Its all very well to intellectualise from the lofty platform of experiential detatchment.

It's easy when the ugly stuff is only on a screen, in a newspaper, or a book.

I'd like to see you stay calm and balanced after wiping you dead buddy's blood out of your eyes, or after you've spent a day digging through the bombed-out rubble of what was once your house, looking for your dead family.

Yes, by all means denounce our anger and our "negativity", but please, only AFTER you've lived lives similar to those who don't quite measure up to your lofty philosophical expectations.

Grrrrrrrrrrrr....

Gerry said...

The PTSD sufferers, they too have their tale... They just tell it emotionally "wrong".

Grrrrrrrr....

GreenSmile said...

Gerry, somewhere, not too long ago, but well before I had seen "The Ground Truth", I remarked in some post or comment that for many returning veterans of the Iraq war, their battles were just beginning. I meant that two ways: they had to deal with the demons the experience saddled them with and they had to deal with a chiseling, cheap veterans administration that figured to wear them out...our current scandel at the VA proves the latter, The Ground Truth documents the former. I don't, I can't, claim the insights and scars born of your experience but I hope I can make clear my genuine sympathy for the men and women who have personally and literally been run through the meatgrinders of empire. I do not for one minute discount or discredit [as if I had the moral authority to do so!] what you say or the way you say it.

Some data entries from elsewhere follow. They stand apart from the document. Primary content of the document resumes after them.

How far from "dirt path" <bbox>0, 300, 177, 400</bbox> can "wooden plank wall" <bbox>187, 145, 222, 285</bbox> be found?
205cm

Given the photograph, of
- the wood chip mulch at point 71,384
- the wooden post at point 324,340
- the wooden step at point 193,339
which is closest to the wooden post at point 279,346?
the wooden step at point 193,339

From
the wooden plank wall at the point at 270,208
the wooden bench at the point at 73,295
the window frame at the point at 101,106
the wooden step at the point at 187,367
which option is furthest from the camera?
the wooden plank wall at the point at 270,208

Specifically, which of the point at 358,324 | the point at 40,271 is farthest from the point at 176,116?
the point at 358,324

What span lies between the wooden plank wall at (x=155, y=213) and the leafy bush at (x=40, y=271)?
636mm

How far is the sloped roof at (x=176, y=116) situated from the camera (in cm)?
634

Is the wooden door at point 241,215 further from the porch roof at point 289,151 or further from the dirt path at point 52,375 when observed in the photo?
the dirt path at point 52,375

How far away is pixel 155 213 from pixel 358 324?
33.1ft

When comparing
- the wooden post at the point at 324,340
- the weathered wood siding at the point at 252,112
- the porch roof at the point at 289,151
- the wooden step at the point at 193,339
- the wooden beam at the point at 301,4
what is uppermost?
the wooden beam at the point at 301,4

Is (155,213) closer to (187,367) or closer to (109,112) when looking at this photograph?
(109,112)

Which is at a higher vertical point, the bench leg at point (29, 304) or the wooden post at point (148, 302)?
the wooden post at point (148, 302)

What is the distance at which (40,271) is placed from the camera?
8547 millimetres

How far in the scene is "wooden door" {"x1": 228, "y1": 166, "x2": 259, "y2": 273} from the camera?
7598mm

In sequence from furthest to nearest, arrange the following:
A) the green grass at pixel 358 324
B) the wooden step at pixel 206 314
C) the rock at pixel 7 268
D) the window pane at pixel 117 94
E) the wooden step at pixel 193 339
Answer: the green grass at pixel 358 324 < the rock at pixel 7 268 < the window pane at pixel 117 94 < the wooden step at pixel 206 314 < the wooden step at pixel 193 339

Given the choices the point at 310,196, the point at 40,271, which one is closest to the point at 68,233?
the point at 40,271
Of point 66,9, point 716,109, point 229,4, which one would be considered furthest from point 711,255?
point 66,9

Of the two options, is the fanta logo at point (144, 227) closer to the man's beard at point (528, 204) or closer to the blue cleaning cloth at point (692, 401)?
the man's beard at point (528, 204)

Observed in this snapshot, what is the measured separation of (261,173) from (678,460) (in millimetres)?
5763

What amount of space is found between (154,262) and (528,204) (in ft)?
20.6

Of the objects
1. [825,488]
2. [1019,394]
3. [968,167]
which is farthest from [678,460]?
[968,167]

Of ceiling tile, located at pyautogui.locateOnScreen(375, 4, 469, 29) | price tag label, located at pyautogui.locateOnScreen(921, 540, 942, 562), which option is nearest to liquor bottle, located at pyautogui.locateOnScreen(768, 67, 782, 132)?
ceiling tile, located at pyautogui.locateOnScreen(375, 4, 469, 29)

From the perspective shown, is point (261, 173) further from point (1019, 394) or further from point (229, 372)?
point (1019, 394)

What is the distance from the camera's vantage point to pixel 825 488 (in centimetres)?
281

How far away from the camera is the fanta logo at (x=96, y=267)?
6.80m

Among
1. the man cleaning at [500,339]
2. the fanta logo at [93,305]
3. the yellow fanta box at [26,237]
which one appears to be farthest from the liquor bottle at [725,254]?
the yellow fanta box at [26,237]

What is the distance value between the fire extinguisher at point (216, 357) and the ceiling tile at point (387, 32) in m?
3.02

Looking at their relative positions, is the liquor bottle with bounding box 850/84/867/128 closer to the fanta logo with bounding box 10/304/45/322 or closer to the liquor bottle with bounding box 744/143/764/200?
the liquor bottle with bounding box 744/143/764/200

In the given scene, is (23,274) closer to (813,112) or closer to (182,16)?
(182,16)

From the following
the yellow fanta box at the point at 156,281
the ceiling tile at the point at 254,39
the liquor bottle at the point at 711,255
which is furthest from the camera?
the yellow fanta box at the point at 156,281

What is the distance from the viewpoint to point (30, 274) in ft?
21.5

The emotions I am tilting against in my post and comments are those that permit short cuts, assumptions and dehumanizing as we take sides in conflicts. The emotions I think you are defending here are the consequences of that brainless taking of sides. I see you apply those emotions to see, with a seared vision, what those "sides" were: lies. The poor of the "capitalist" world killed and were killed by the poor of the "communist world" and we were told the sides were capitalist and communist but in fact the losing side was the poor as is now all too obvious to some. The emotions you apply here, I recognize and I do not disparage.

'nuf said?

BTW, I did email the contact address offered by the producers of The Ground Truth to suggest that any English speaking country would be a good market for the film. Region codes/dvd lockout should either be nulled out or the .UK and .AU versions should be manufactured...no response.

Gerry said...

You're very generous, GS. I think I was actually reacting more to things etbnc said, GS. In any case, I was making excuses for my often inexcusable rudeness and offensiveness.

Thanks for trying to get something happening about Ground Truth. I had also sent them an email, and I too have not heard from them yet.